Les exi­gences de la cour et de la prin­cesse d’Angleterre conduisent l’atelier pari­sien à tra­vailler avec les den­tel­lières d’Alençon, dépo­si­taires d’un savoir-faire ances­tral et les bro­deurs de Mum­bai — les meilleurs au monde – pour coudre les 230 000 perles sur le tis­su. L’écran rend alors pos­sible l’irruption de ces artistes de l’ombre. Passionné·es par leur métier, fier·es de leur habi­le­té, ils et elles témoignent des larmes – « lacri­ma » — qui sou­vent les sub­mergent devant les contraintes horaires qu’on leur impose. Absor­bées par leur tra­vail, les den­tel­lières en oublient de res­pi­rer. Les bro­deurs indiens perdent la vue. Scène émou­vante et tra­gique du bro­deur indien venu tra­vailler à Paris et pas­sant la visite médi­cale qui révèle l’étendue des dégâts : bien­tôt il sera aveugle. Tout cela pour qu’une prin­cesse puisse por­ter une robe somp­tueuse pen­dant quelques heures ! On pense à la phrase de Mon­tes­quieu dans le célèbre texte sur L’Esclavage des nègres : « Tout cela pour que vous puis­siez man­ger du sucre en Europe ! »

© Jean Louis Fer­nan­dez

Le texte et la mise en scène révèlent aus­si la vie pri­vée des ouvrièr·es. La pre­mière d’atelier est vic­time de la jalou­sie et de la vio­lence de son mari. Une des den­tel­lières est sol­li­ci­tée par sa fille qui vit en Aus­tra­lie au sujet de la grave mala­die dont sa fille est atteinte. N’y‑a-t-il pas un cas sem­blable dans la famille ? Le tra­vail n’est pas tout ; pour­tant la vie pri­vée de ces femmes est relé­guée au second plan pour le plai­sir de ces riches qui nous dominent !

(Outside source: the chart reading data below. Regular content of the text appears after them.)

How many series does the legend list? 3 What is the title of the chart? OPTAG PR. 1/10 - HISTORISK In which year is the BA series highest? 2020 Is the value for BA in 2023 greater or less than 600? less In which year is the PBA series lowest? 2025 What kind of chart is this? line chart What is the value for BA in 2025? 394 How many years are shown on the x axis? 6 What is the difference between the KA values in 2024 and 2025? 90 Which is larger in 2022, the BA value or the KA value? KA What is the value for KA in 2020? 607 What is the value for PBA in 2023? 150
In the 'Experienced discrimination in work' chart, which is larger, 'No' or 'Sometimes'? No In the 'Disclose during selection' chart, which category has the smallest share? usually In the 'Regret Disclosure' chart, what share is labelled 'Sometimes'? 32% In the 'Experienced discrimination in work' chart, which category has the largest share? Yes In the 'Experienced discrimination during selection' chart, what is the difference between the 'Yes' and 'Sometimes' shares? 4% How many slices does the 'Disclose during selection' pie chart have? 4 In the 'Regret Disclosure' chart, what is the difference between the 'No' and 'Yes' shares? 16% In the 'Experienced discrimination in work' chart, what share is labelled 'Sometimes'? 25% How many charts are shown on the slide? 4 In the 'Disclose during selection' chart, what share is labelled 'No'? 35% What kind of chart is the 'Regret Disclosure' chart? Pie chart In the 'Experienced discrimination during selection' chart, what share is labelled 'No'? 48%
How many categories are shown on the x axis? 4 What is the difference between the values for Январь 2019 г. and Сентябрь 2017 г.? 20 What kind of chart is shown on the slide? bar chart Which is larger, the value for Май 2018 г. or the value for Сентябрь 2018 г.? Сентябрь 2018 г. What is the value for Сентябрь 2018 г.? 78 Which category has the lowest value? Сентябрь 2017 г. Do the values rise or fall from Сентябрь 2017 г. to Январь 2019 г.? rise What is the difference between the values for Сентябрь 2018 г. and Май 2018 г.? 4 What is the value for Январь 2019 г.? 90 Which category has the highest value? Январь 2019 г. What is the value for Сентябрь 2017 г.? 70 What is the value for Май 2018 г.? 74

On salue le tra­vail poli­tique et sen­sible de Caro­line Guie­la Nguyen atta­chée à mon­trer les ravages du capi­ta­lisme et toute la gran­deur des gens de peu, des invi­sibles. Dans Saï­gon, déjà elle s’intéressait au petit peuple de la dia­spo­ra viet­na­mienne, au fos­sé qui se creuse entre les immi­grés atta­chés à leurs pays d’origine et leurs des­cen­dants nés en France cou­pés de leurs racines. Et déjà le décor était celui d’un lieu de tra­vail, un res­tau­rant viet­na­mien en France, où la cui­sine s’élaborait pen­dant le spec­tacle.